Despite this, Public Works Director Donald Reese thinks the city is in a better position than it was when Harvey hit about two years ago.
That’s because, first of all, there is now a generator where the city’s water is drawn from the Guadalupe River.
Secondly, the road to refill that generator is also easier to drive on in the rain since it was widened and changed from gravel to limestone.
Thirdly, if there were a power outage at the surface water treatment plant on North Bluff Road, the city could push water from the ground to water pumping plant No. 3 at the intersection of Airline Road and Ben Jordan Street.
And finally, the city communicates better with Ashbritt, a company the city has rented generators from since before Harvey, and now has the option to rent even larger generators, Reese said.

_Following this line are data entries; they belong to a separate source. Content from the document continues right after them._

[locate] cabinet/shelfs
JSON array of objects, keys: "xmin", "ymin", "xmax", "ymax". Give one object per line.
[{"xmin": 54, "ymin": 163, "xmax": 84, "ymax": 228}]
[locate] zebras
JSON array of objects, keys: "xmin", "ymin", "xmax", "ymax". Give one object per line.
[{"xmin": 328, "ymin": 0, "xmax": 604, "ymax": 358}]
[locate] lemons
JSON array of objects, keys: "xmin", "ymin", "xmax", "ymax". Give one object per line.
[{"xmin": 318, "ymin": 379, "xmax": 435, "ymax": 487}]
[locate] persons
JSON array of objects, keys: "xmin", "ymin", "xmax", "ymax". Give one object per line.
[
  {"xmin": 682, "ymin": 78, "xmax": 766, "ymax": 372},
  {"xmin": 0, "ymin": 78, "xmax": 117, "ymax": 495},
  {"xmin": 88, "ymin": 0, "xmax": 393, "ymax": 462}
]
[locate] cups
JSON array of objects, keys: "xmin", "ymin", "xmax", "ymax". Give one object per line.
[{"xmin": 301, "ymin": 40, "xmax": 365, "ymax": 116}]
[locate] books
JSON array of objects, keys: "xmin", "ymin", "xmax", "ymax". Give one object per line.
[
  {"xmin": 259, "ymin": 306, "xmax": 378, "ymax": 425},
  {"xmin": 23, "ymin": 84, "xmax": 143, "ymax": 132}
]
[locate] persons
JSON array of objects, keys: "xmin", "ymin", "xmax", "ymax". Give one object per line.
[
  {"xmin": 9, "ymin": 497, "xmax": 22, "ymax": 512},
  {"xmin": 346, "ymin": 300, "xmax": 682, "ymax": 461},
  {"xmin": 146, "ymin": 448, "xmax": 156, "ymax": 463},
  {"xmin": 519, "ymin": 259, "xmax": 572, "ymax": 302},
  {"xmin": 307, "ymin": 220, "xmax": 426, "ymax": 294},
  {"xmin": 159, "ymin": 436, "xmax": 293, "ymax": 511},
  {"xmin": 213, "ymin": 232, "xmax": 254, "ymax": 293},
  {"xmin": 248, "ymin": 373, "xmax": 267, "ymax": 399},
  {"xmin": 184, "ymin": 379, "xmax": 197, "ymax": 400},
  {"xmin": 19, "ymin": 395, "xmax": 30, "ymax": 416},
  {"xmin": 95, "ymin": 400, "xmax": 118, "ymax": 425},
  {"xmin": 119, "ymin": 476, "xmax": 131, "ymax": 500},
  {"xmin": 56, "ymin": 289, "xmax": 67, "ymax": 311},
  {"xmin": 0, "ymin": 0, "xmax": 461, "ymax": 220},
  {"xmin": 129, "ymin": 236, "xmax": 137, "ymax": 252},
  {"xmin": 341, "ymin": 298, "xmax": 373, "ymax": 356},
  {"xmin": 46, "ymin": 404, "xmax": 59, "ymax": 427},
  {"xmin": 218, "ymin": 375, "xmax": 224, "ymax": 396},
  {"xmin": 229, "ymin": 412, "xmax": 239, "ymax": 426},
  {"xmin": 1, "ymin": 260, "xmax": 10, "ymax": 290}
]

The city lacks permanent generators that will kick on automatically if power is lost at the surface water treatment plant, water pumping plant No. 3 and the wastewater treatment plant, the latter of which is located 923 U.S. 77 South.
In March, the city council approved buying a 1,259-kilowatt diesel generator for the surface water treatment plant.
Reese said he expects it to be installed by Aug. 31.
The city hasn’t received a quote on the other two generators, let alone ordered them, because the city has not found the funds to do so.
Water pumping plant No. 3 serves about 70 percent of Victoria while if the wastewater treatment plant goes without power for too long, it could be forced to release untreated wastewater into the Guadalupe River, Reese said.
Meanwhile, disagreement remains about whether Victoria’s water towers should be valved off during a hurricane. New Mayor Rawley McCoy thinks they should be valved off, while Reese said that’s not currently the city’s policy.
The public works department isn’t the only department fielding questions about preparedness as the 2019 Atlantic hurricane season kicks off.
McCoy is waiting for Emergency Management Coordinator Richard McBrayer to take him through required training while American Electric Power, the American Red Cross and the Golden Crescent Regional Planning Commission report varying degrees of readiness.
AEP Spokeswoman Vee Strauss said when linemen restored power after Harvey, they put up poles with diameters between 12 and 14 inches that can withstand 130 mph winds.
Debbie Ellsworth, who works for the American Red Cross, which was criticized after Harvey, said the nonprofit has recruited more volunteers in Victoria and the surrounding counties to man shelters. But she did not know how many volunteers there are offhand.
The Golden Crescent Regional Planning Commission, which had its buses ruined in a fire several months after Harvey, said its fleet was made whole in February and it’s ready and able to assist evacuating the elderly or people with disabilities.
The Golden Crescent could pick up 261 people in Victoria County on the State of Texas Emergency Assistance Registry if an evacuation were called. More than 1,000 people were registered in 2016. McBrayer said his staff’s latest attempt to raise awareness of the registry was to insert a flyer about it in the utility bills of some 20,000 households this month.
Meteorologists predict between four to eight hurricanes will develop in the Atlantic Ocean between now and Nov. 30. Two to four of those could be hurricanes with winds of 111 mph or higher. Harvey had winds ranging from 88 to 110 mph in Victoria County.
McCoy said he was at home when Harvey hit and fortunate enough to have a generator and drinking water. He said he’s coming into his new role at the city knowing that not everyone is as fortunate as he.
“That should be the baseline of everything we do in hurricane or disaster response,” McCoy said.